You know what never won a Grammy, though? You guessed it: Deeeeeeeeeeeez nuuuuts!
5) Korn: “Freak On A Leash”
Credit where credit is due, this is when Nirvana’s legacy really gets ripe. Am I supposed to think these guys are dangerous because they spelled corn wrong, presumably on purpose? Frankly, I’m much more afraid of their fans. Namely, the legions of meth heads living in trailer parks who loved this shit. My favorite part is the gibberish at the end of the second verse…it’s just, mmmwah!
In retrospect, douche bags in convertibles blasting Macy Gray had better taste in music than this. Who “Nu?”
4) Alanis Morissette: “Ironic”
It’s like 10,000 spoons when all you need is one to fucking gag me.
3) Brooks and Dunn: “Boot Scootin’ Boogie”

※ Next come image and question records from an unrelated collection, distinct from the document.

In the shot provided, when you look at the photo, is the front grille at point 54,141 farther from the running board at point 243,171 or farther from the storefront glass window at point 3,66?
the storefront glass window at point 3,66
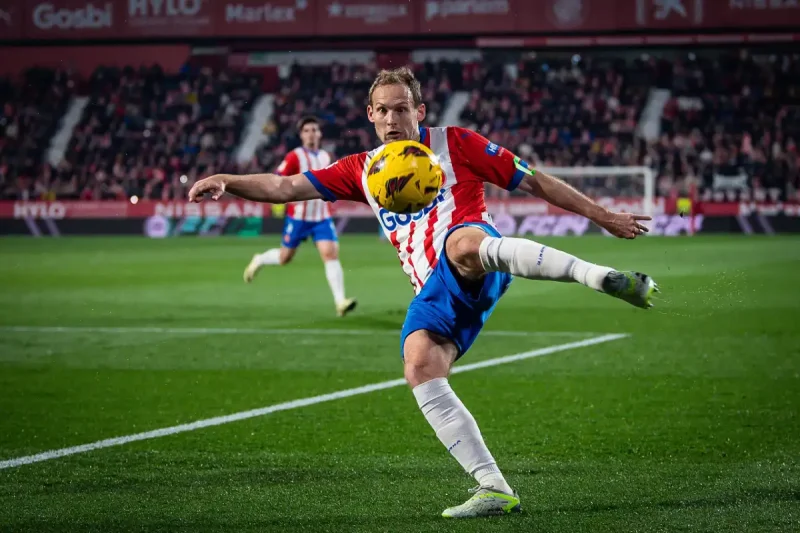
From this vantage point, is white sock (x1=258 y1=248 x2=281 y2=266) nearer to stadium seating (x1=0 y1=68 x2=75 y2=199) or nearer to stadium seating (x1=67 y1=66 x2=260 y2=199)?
stadium seating (x1=67 y1=66 x2=260 y2=199)

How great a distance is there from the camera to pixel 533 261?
14.9 feet

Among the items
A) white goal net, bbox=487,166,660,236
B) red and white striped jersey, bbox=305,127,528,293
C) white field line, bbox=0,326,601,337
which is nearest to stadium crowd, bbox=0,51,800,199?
white goal net, bbox=487,166,660,236

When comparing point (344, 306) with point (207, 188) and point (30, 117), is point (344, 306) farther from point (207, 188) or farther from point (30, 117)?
point (30, 117)

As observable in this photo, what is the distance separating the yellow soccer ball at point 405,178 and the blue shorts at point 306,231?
958cm

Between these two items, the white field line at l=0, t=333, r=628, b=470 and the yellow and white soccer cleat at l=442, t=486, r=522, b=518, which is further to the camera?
the white field line at l=0, t=333, r=628, b=470

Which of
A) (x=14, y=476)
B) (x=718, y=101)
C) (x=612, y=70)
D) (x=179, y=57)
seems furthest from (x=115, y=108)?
(x=14, y=476)

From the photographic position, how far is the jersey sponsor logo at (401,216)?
17.2 feet

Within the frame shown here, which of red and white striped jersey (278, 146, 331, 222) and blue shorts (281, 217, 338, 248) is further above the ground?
red and white striped jersey (278, 146, 331, 222)

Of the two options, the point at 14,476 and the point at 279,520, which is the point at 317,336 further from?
the point at 279,520

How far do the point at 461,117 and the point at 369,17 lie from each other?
186 inches

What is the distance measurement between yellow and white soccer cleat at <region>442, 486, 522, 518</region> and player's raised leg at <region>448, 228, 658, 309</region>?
2.99 feet

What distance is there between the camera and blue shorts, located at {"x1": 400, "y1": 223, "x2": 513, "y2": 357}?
16.5 feet

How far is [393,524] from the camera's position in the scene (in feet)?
15.2

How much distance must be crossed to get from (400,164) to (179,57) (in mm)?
38141
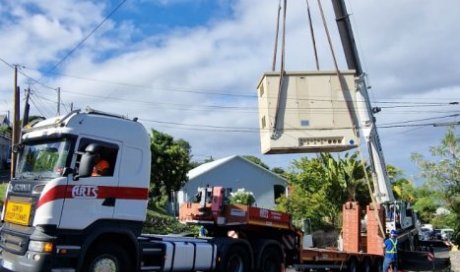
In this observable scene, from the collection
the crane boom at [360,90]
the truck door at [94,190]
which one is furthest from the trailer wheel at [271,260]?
the crane boom at [360,90]

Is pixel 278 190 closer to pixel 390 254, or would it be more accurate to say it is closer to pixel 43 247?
pixel 390 254

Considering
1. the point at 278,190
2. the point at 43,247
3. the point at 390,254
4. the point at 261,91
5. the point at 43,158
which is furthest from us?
the point at 278,190

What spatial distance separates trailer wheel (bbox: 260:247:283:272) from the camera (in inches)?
521

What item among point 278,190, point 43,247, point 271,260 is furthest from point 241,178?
point 43,247

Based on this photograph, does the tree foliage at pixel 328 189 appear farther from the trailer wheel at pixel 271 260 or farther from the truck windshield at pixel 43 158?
the truck windshield at pixel 43 158

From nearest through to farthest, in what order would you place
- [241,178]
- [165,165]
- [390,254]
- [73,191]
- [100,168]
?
1. [73,191]
2. [100,168]
3. [390,254]
4. [165,165]
5. [241,178]

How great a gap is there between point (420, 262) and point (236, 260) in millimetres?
9606

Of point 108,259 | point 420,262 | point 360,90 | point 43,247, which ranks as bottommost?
point 108,259

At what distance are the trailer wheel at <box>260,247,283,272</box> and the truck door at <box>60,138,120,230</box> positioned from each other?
4.81 meters

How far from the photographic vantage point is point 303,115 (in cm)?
1631

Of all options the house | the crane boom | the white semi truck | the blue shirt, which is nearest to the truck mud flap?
the blue shirt

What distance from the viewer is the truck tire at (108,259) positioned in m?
9.21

This is perhaps the most popular dance song of the past 50 years. There’s just one problem. It doesn’t have a beat anyone with rhythm could dance to. In other words, this is a dance song for people who cannot dance. It’s for people who think actual dancing is, you know, “gay.” Also, as someone who’s tried it before, it’s damn near impossible to boogie in boots. Therefore,the “Boot Scootin’ Boogie” isn’t a dance so much as it’s an awkward, off time, march. The sort of thing they’d teach to the Hitler youth–Sieg Heil, Shitheads!
2) Beach Boys: “Kokomo”
All I have to do is mention this song and it gets stuck in your head like the infectious disease it is. My friend Layna and I were walking down the street the other day and we heard three seconds of this… it was all over. She began serenading me, “Aruba, Jamaica, ooooh I wanna take ya.” I’ve decided to repay her by making this list.
1) Red Hot Chili Peppers: “Give It Away”
This song was the begining of the end of “alternative” music. It kicked off an entire decade of heinous alt radio airplay that simply didn’t need to happen. The fact that Anthony Kiedis wasn’t a pioneer in this brand of pap only makes it worse. This should have dealt a serious blow to The Red Chili Peppers’ career, except it didn’t. In fact, it rejuvenated them and became one of their “classic” tunes. They’ve enjoyed prolonged success in the years since–even playing the Super Bowl. If this song accomplishes anything, then, it proves that middle America’s tastelessness knows no bounds.
Might I recommend you enjoy this with a Doritos flavored taco?